C'è luce in fondo al tunnel

Putin apre a una “pace permanente” con l’Ucraina. L’inviato di Trump: “Potremmo essere a un punto di svolta mondiale”

Steve Witkoff: "Ci è voluto un po' di tempo per arrivare a questo punto, ma siamo sul punto di qualcosa di molto, molto importante per il mondo intero"

Esteri - di Alice Carrazza - 15 Aprile 2025 alle 13:45

«La richiesta di Putin è di raggiungere una pace permanente. Quindi, al di là del cessate il fuoco, abbiamo ottenuto una risposta». Bastano queste parole pronunciate da Steve Witkoff, inviato speciale della Casa Bianca e uomo di fiducia di Donald Trump, per ribaltare in pochi secondi il tavolo del conflitto russo-ucraino. Dichiarazioni rilasciate in diretta sulla rete americana Fox News, all’indomani del terzo incontro diretto con Vladimir Putin, andato in scena venerdì scorso nella penombra rituale di San Pietroburgo.

La strada verso la pace in Ucraina

Witkoff aveva già definito il colloquio con il leader del Cremlino «utile» e «stimolante», lasciando intendere che la strada verso un’intesa non sia più un miraggio. Accanto a lui, c’erano due figure centrali dell’entourage putiniano: Yuri Ushakov e Kirill Dmitriev. «Penso che potremmo essere sul punto di qualcosa di molto, molto importante per il mondo intero», ha affermato l’emissario del tycoon, lasciando sospesa la posta in gioco: «Ci sono molti dettagli allegati, non solo i cinque territori… Ci sono protocolli di sicurezza, non c’è la Nato, non c’è l’articolo 5 della Nato».

Lavrov: “Se ne sta discutendo

Parole che trovano eco – e prudenza comunque – nel ministro degli Esteri russo, Sergej Lavrov, che al quotidiano Kommersant ha dichiarato: «Non è facile concordare gli elementi chiave di un accordo. Se ne sta discutendo». Lavrov ha inoltre riconosciuto agli Stati Uniti il merito di «aver cercato di approfondire il problema». Come spiega Witkoff, «ci è voluto un po’ di tempi per arrivare a questo punto», ma ora stanno emergendo i primi risultati.

Ogni canale è “utile” per la trattativa di pace

La trattativa si muove su più canali: diretti, privati, forse opachi ma non per questo meno efficaci. Lo conferma anche Dmitry Peskov, portavoce del Cremlino: «Contatti di questo tipo sono estremamente utili e molto efficaci. I colloqui di San Pietroburgo hanno rappresentato un canale necessario attraverso il quale Putin e Trump potrebbero scambiarsi informazioni».

┄┄┄┄┄┄┄┄┄┄┄┄┄┄┄┄┄┄┄┄

I tuoi compiti
**A.** Rispondi a queste domande sull'articolo:
(i) Su quale rete americana Witkoff ha rilasciato le sue dichiarazioni?
(ii) In quale città si è svolto il terzo incontro diretto con Putin?
(iii) A quale quotidiano ha parlato Lavrov?
**B.** Ripeti parola per parola il passo dell'articolo da "Putin apre a" a "di San Pietroburgo.".
Il materiale non ha alcun legame con l'articolo.

┄┄┄┄┄┄┄┄┄┄┄┄┄┄┄┄┄┄┄┄

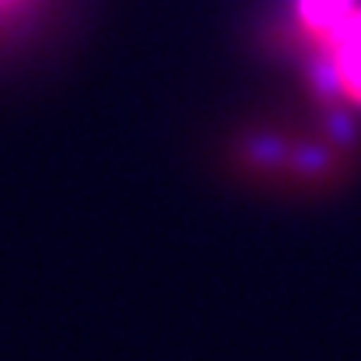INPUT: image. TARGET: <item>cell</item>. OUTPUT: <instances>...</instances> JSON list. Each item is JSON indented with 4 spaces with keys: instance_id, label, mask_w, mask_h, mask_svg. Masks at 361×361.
<instances>
[{
    "instance_id": "6da1fadb",
    "label": "cell",
    "mask_w": 361,
    "mask_h": 361,
    "mask_svg": "<svg viewBox=\"0 0 361 361\" xmlns=\"http://www.w3.org/2000/svg\"><path fill=\"white\" fill-rule=\"evenodd\" d=\"M291 32L312 95L326 109H361V0H291Z\"/></svg>"
},
{
    "instance_id": "7a4b0ae2",
    "label": "cell",
    "mask_w": 361,
    "mask_h": 361,
    "mask_svg": "<svg viewBox=\"0 0 361 361\" xmlns=\"http://www.w3.org/2000/svg\"><path fill=\"white\" fill-rule=\"evenodd\" d=\"M35 4H39V0H0V28H7L11 21L25 18Z\"/></svg>"
}]
</instances>
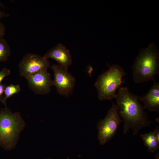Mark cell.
<instances>
[{
  "label": "cell",
  "mask_w": 159,
  "mask_h": 159,
  "mask_svg": "<svg viewBox=\"0 0 159 159\" xmlns=\"http://www.w3.org/2000/svg\"><path fill=\"white\" fill-rule=\"evenodd\" d=\"M115 98L119 115L124 122V133L131 129L135 135L143 128L150 126L148 115L137 95L132 94L127 87H121L119 88Z\"/></svg>",
  "instance_id": "cell-1"
},
{
  "label": "cell",
  "mask_w": 159,
  "mask_h": 159,
  "mask_svg": "<svg viewBox=\"0 0 159 159\" xmlns=\"http://www.w3.org/2000/svg\"><path fill=\"white\" fill-rule=\"evenodd\" d=\"M135 82L140 83L153 80L159 74V54L154 44L141 49L132 66Z\"/></svg>",
  "instance_id": "cell-2"
},
{
  "label": "cell",
  "mask_w": 159,
  "mask_h": 159,
  "mask_svg": "<svg viewBox=\"0 0 159 159\" xmlns=\"http://www.w3.org/2000/svg\"><path fill=\"white\" fill-rule=\"evenodd\" d=\"M126 75L123 68L117 64L113 65L100 74L94 83L99 99L112 100L115 98L116 91Z\"/></svg>",
  "instance_id": "cell-3"
},
{
  "label": "cell",
  "mask_w": 159,
  "mask_h": 159,
  "mask_svg": "<svg viewBox=\"0 0 159 159\" xmlns=\"http://www.w3.org/2000/svg\"><path fill=\"white\" fill-rule=\"evenodd\" d=\"M24 122L20 113L5 110L0 112V145L6 149L12 148L23 129Z\"/></svg>",
  "instance_id": "cell-4"
},
{
  "label": "cell",
  "mask_w": 159,
  "mask_h": 159,
  "mask_svg": "<svg viewBox=\"0 0 159 159\" xmlns=\"http://www.w3.org/2000/svg\"><path fill=\"white\" fill-rule=\"evenodd\" d=\"M122 121L117 105L112 102L105 117L100 120L97 124L98 139L101 145L105 144L113 137Z\"/></svg>",
  "instance_id": "cell-5"
},
{
  "label": "cell",
  "mask_w": 159,
  "mask_h": 159,
  "mask_svg": "<svg viewBox=\"0 0 159 159\" xmlns=\"http://www.w3.org/2000/svg\"><path fill=\"white\" fill-rule=\"evenodd\" d=\"M50 65L48 59L44 56L28 53L24 56L19 64L20 76L27 80L34 74L47 71Z\"/></svg>",
  "instance_id": "cell-6"
},
{
  "label": "cell",
  "mask_w": 159,
  "mask_h": 159,
  "mask_svg": "<svg viewBox=\"0 0 159 159\" xmlns=\"http://www.w3.org/2000/svg\"><path fill=\"white\" fill-rule=\"evenodd\" d=\"M53 72L54 79L52 86H55L58 93L67 96L73 91L75 79L66 69L59 65L53 64L51 67Z\"/></svg>",
  "instance_id": "cell-7"
},
{
  "label": "cell",
  "mask_w": 159,
  "mask_h": 159,
  "mask_svg": "<svg viewBox=\"0 0 159 159\" xmlns=\"http://www.w3.org/2000/svg\"><path fill=\"white\" fill-rule=\"evenodd\" d=\"M29 88L35 94L45 95L49 93L52 86V80L50 74L47 71L38 72L27 79Z\"/></svg>",
  "instance_id": "cell-8"
},
{
  "label": "cell",
  "mask_w": 159,
  "mask_h": 159,
  "mask_svg": "<svg viewBox=\"0 0 159 159\" xmlns=\"http://www.w3.org/2000/svg\"><path fill=\"white\" fill-rule=\"evenodd\" d=\"M43 56L47 59L50 58L55 60L59 65L66 69H68L72 62V57L69 50L61 43L58 44Z\"/></svg>",
  "instance_id": "cell-9"
},
{
  "label": "cell",
  "mask_w": 159,
  "mask_h": 159,
  "mask_svg": "<svg viewBox=\"0 0 159 159\" xmlns=\"http://www.w3.org/2000/svg\"><path fill=\"white\" fill-rule=\"evenodd\" d=\"M153 84L149 91L143 96L139 98L140 102L144 104V109L152 112L159 111V83L153 79Z\"/></svg>",
  "instance_id": "cell-10"
},
{
  "label": "cell",
  "mask_w": 159,
  "mask_h": 159,
  "mask_svg": "<svg viewBox=\"0 0 159 159\" xmlns=\"http://www.w3.org/2000/svg\"><path fill=\"white\" fill-rule=\"evenodd\" d=\"M144 145L147 148L148 151L153 153L159 148L158 143L156 137L155 131L140 135Z\"/></svg>",
  "instance_id": "cell-11"
},
{
  "label": "cell",
  "mask_w": 159,
  "mask_h": 159,
  "mask_svg": "<svg viewBox=\"0 0 159 159\" xmlns=\"http://www.w3.org/2000/svg\"><path fill=\"white\" fill-rule=\"evenodd\" d=\"M10 47L3 38L0 39V62L6 61L10 54Z\"/></svg>",
  "instance_id": "cell-12"
},
{
  "label": "cell",
  "mask_w": 159,
  "mask_h": 159,
  "mask_svg": "<svg viewBox=\"0 0 159 159\" xmlns=\"http://www.w3.org/2000/svg\"><path fill=\"white\" fill-rule=\"evenodd\" d=\"M21 88L19 85L10 84L5 88L4 97L2 101L5 105L6 100L15 94H18L20 91Z\"/></svg>",
  "instance_id": "cell-13"
},
{
  "label": "cell",
  "mask_w": 159,
  "mask_h": 159,
  "mask_svg": "<svg viewBox=\"0 0 159 159\" xmlns=\"http://www.w3.org/2000/svg\"><path fill=\"white\" fill-rule=\"evenodd\" d=\"M10 73V70L6 68H4L0 71V84L4 78L9 75Z\"/></svg>",
  "instance_id": "cell-14"
},
{
  "label": "cell",
  "mask_w": 159,
  "mask_h": 159,
  "mask_svg": "<svg viewBox=\"0 0 159 159\" xmlns=\"http://www.w3.org/2000/svg\"><path fill=\"white\" fill-rule=\"evenodd\" d=\"M5 32V28L4 24L0 20V39L3 38Z\"/></svg>",
  "instance_id": "cell-15"
},
{
  "label": "cell",
  "mask_w": 159,
  "mask_h": 159,
  "mask_svg": "<svg viewBox=\"0 0 159 159\" xmlns=\"http://www.w3.org/2000/svg\"><path fill=\"white\" fill-rule=\"evenodd\" d=\"M154 131L157 140L159 143V129L158 126L157 127Z\"/></svg>",
  "instance_id": "cell-16"
},
{
  "label": "cell",
  "mask_w": 159,
  "mask_h": 159,
  "mask_svg": "<svg viewBox=\"0 0 159 159\" xmlns=\"http://www.w3.org/2000/svg\"><path fill=\"white\" fill-rule=\"evenodd\" d=\"M9 15L0 10V19L9 16Z\"/></svg>",
  "instance_id": "cell-17"
},
{
  "label": "cell",
  "mask_w": 159,
  "mask_h": 159,
  "mask_svg": "<svg viewBox=\"0 0 159 159\" xmlns=\"http://www.w3.org/2000/svg\"><path fill=\"white\" fill-rule=\"evenodd\" d=\"M4 86L2 84H0V97L2 96L5 89Z\"/></svg>",
  "instance_id": "cell-18"
},
{
  "label": "cell",
  "mask_w": 159,
  "mask_h": 159,
  "mask_svg": "<svg viewBox=\"0 0 159 159\" xmlns=\"http://www.w3.org/2000/svg\"><path fill=\"white\" fill-rule=\"evenodd\" d=\"M159 154L158 153H157L156 154L155 156H157V157L155 156L156 159H158V156H159V154Z\"/></svg>",
  "instance_id": "cell-19"
}]
</instances>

┄┄┄┄┄┄┄┄┄┄┄┄┄┄┄┄┄┄┄┄

Risposte per compito
**A.**
(i) Fox News
(ii) San Pietroburgo
(iii) Kommersant

**B.**
Putin apre a una “pace permanente” con l’Ucraina. L’inviato di Trump: “Potremmo essere a un punto di svolta mondiale”

Steve Witkoff: "Ci è voluto un po' di tempo per arrivare a questo punto, ma siamo sul punto di qualcosa di molto, molto importante per il mondo intero"

Esteri - di Alice Carrazza - 15 Aprile 2025 alle 13:45

«La richiesta di Putin è di raggiungere una pace permanente. Quindi, al di là del cessate il fuoco, abbiamo ottenuto una risposta». Bastano queste parole pronunciate da Steve Witkoff, inviato speciale della Casa Bianca e uomo di fiducia di Donald Trump, per ribaltare in pochi secondi il tavolo del conflitto russo-ucraino. Dichiarazioni rilasciate in diretta sulla rete americana Fox News, all’indomani del terzo incontro diretto con Vladimir Putin, andato in scena venerdì scorso nella penombra rituale di San Pietroburgo.